03-14-2009, 06:39 PM
Quote:Sorry that I haven't been as active lately, I've been reviewing a lot of RST lately and am trying to present some more information about the duality of t/s and s/t. Suffice it to say, that it is incorrect to view them as dual symmetric portions of reality, like looking in a mirror. It is more accurate, I think, to view them the positive and negative images of a photograph... but this still doesn't really do the difference justice. Consider, for example, the fact that the force of entropy which, in s/t moves to reduce order in space, has an equivalent force in t/s that moves to create higher order in time.

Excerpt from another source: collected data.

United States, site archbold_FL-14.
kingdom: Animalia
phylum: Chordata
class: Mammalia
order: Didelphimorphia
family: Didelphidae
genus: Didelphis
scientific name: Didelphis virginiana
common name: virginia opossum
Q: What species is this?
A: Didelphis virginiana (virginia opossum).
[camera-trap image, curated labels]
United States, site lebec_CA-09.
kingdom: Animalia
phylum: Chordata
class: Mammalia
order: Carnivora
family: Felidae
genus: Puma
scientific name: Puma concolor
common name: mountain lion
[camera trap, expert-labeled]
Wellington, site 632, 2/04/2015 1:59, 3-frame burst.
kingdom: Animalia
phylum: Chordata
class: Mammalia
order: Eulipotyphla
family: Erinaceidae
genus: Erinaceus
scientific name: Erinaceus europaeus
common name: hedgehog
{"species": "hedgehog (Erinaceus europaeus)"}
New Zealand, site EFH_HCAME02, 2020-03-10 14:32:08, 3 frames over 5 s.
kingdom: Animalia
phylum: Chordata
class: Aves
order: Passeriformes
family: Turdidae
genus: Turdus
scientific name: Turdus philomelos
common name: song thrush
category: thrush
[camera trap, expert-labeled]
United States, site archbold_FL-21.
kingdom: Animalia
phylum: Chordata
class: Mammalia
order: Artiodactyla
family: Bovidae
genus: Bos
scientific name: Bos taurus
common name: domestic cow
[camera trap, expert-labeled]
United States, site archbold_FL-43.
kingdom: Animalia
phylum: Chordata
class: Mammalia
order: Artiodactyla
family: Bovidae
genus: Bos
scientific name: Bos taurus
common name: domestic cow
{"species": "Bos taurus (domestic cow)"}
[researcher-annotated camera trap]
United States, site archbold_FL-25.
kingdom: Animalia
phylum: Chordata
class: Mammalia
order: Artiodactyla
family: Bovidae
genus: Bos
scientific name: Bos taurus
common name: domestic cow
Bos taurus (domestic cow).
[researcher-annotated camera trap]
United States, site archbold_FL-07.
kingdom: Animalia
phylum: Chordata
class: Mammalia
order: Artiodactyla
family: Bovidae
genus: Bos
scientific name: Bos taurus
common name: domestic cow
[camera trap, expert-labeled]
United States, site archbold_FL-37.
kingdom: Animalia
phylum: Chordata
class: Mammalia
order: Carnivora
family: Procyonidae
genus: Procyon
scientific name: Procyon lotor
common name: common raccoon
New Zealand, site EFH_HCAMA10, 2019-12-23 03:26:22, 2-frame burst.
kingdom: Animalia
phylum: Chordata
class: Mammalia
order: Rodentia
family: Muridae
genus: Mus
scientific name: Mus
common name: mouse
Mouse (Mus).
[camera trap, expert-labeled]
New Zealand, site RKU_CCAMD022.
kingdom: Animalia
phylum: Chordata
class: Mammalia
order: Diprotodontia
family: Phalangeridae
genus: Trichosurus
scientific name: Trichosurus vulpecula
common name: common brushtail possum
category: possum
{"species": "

So that's one thing I've been trying to understand: if every s/t particle has a t/s element, then how is it that s/t can be oriented towards entropy while t/s is oriented towards higher order? I mean I think it's a great idea and that it makes sense, but I just don't understand how that can be necessarily...like does that mean that in non-living matter that the s/t forces influence on the particle/molecule is more in control, but if it becomes a part of a living thing the t/s part takes hold more? Or is it more like...I don't know how to explain this...that even the coming together of a molecule, or a planet for that matter, is t/s influence on s/t (so in other words if s/t was the only influence there would be no order whatsoever, just dust floating around or something like that)? So one could almost say that the balance between order and chaos, or order and entropy, is the balance between space/time and time/space?
So I think a big part of the concept that I'm trying to grapple with here is how can a particle exist simultaneously in s/t and t/s if they are pulling it in opposite directions? It almost seems like it would have to be doing one thing in s/t and another in t/s, but I think that I'm realizing now that they are more like the influences on it.
Or not. Do you think I'm on the right track here?